Many of the most important assets organizations own are in the form of information. These include intellectual property, strategic plans and customer data. As we have seen in recent news reports, the cost of a data breach can be significant. Interestingly, one of the main areas of weakness in organizations’ IT infrastructures occurs where people don’t expect it — in the application layer.

The majority of applications aren’t built with security in mind, and they become the weakest link that attackers can exploit to carry out data breaches. According to a recent IBM X-Force Threat Intelligence Quarterly report, out of the 8,330 vulnerability disclosures in 2013, 33 percent were categorized as Web application vulnerabilities.

Taking the First Step in Application Security

Addressing application security can be quite challenging. Large organizations manage thousands of applications, and the task of ensuring their security typically falls on the shoulders of a small, overburdened security team. Unlike other areas of security that are well understood, such as network security and host security, organizations often struggle to find the right way to approach application security. When the severity of the problem becomes obvious, their first reaction is typically to start looking for tools that can scan applications and help detect vulnerabilities. Once the tool has been acquired, the task at hand becomes running application scans. While finding vulnerabilities is important, organizations quickly discover that fully testing all apps and fixing all vulnerabilities is virtually impossible. It becomes difficult to get a full grasp on the problem and make progress toward fixing it.

Understanding Which Assets Need to Be Protected

Application security, just like any other area of security, is about understanding, managing and mitigating risk to critical assets. Unless the approach taken to address application security is based on managing risk, an organization’s application security initiative will likely never become effective.

It may be a surprise to some, but the first step toward better application security is not running scans to discover vulnerabilities. Rather, it is understanding which assets you have to protect. Start by building and understanding the inventory of applications deployed in your organization and classifying and ranking these assets by relative business impact.

Once the inventory has been completed, security teams can focus on applications that are most critical to their organizations. Conducting vulnerability assessments is important, and automated scanning tools can save a lot of time. However, that process needs to be completed after you’ve determined which assets need to be protected.

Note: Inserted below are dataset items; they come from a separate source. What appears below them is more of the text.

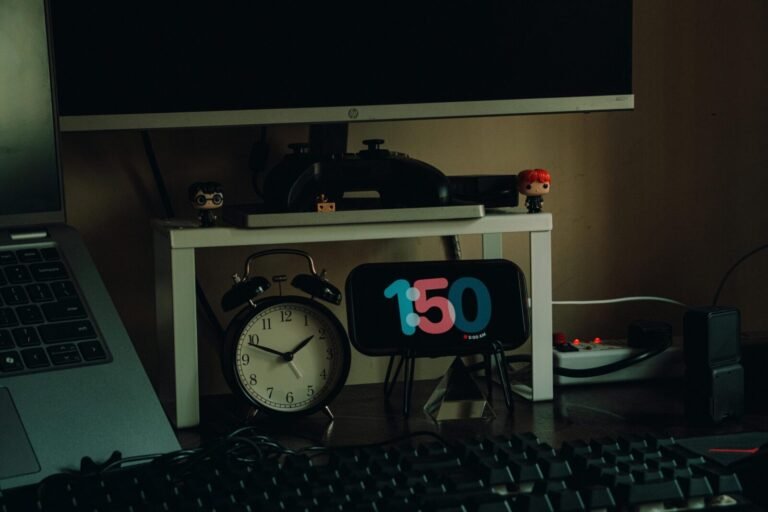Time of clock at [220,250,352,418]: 1:48
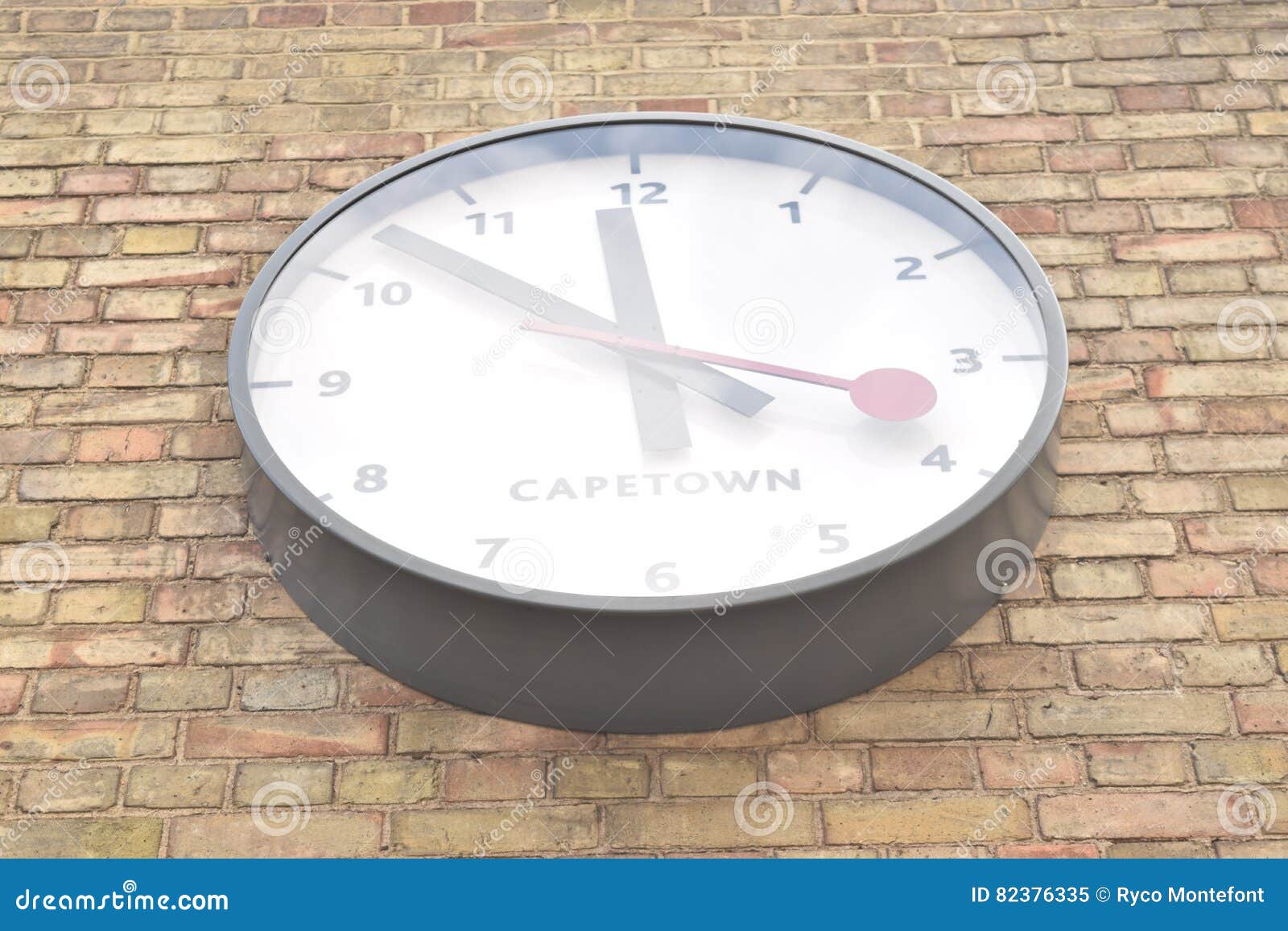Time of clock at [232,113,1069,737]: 3:52
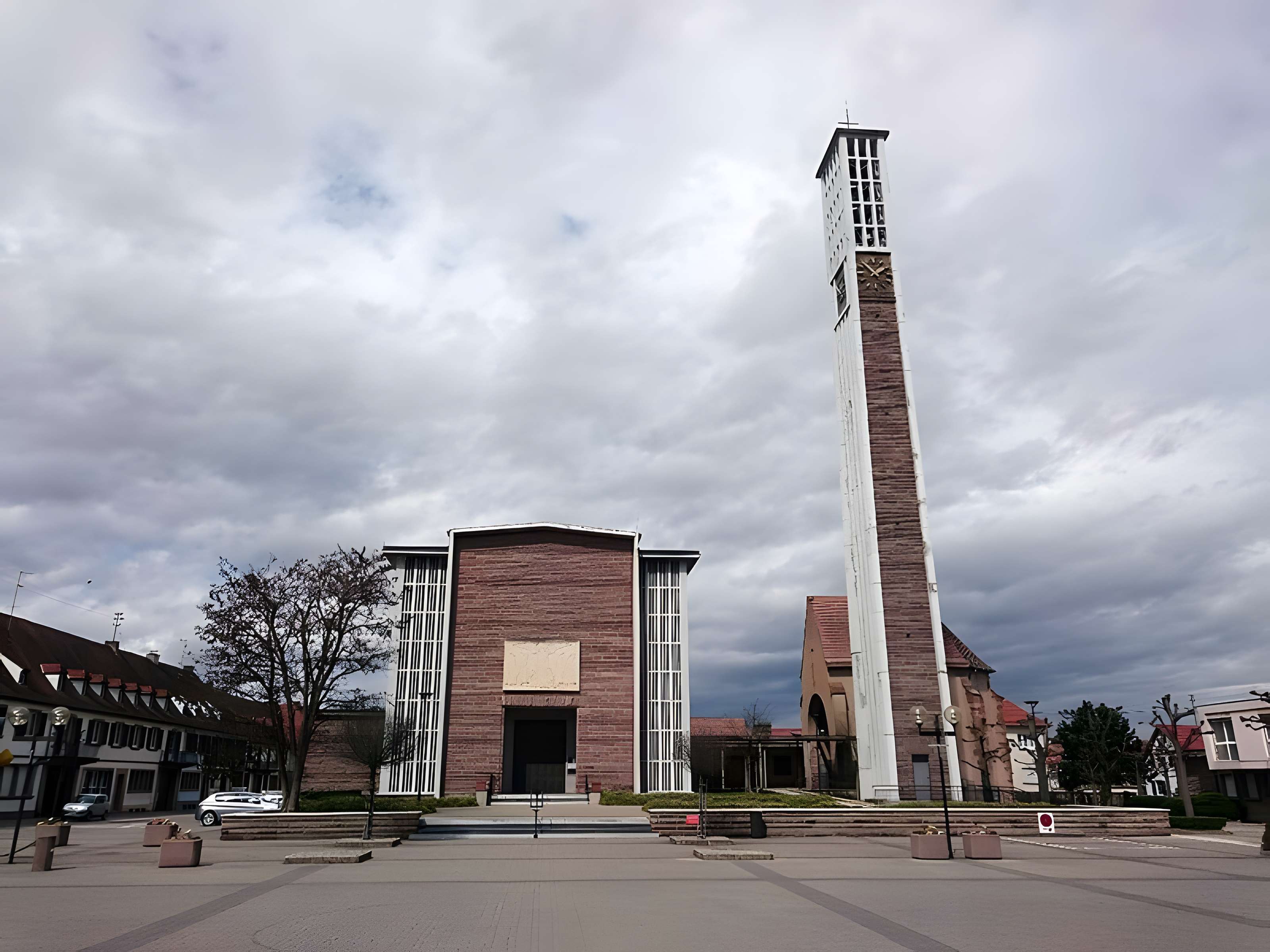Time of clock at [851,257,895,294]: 1:51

Focus Your Efforts on Vulnerabilities That Present the Highest Risk

The next challenge is figuring out which vulnerabilities present the highest level of risk. Application vulnerabilities can be difficult to address because they require code changes and, in some cases, even application redesigns. Development teams are typically on tight schedules and under a significant amount of pressure to deliver capabilities. Fixing vulnerabilities can be difficult and time-consuming. Therefore, when evaluating and addressing vulnerabilities, taking a risk-based approach is required.

Vulnerabilities need to be evaluated in the context of the applications in which they reside. A SQL injection vulnerability may be extremely critical in one application but insignificant in another. It all depends on the application’s business impact and other mitigating factors. There are various techniques for ranking vulnerabilities. One that is popular in the industry is the Common Vulnerability Scoring System.

In order to get a sense of the application security posture of your organization, it is helpful to calculate a security risk rating for each application. Each organization will tailor its risk-rating philosophy and how application risk scores are calculated, but generally, it is the function of the application’s business impact and vulnerabilities that are identified. Ranking applications by their security risk score enables security teams and management contacts to obtain a snapshot of the current state of application security and to observe whether they are effectively mitigating risk over time.

Taking a strategic, risk-based approach is what enables organizations to get a handle on the problem of application security.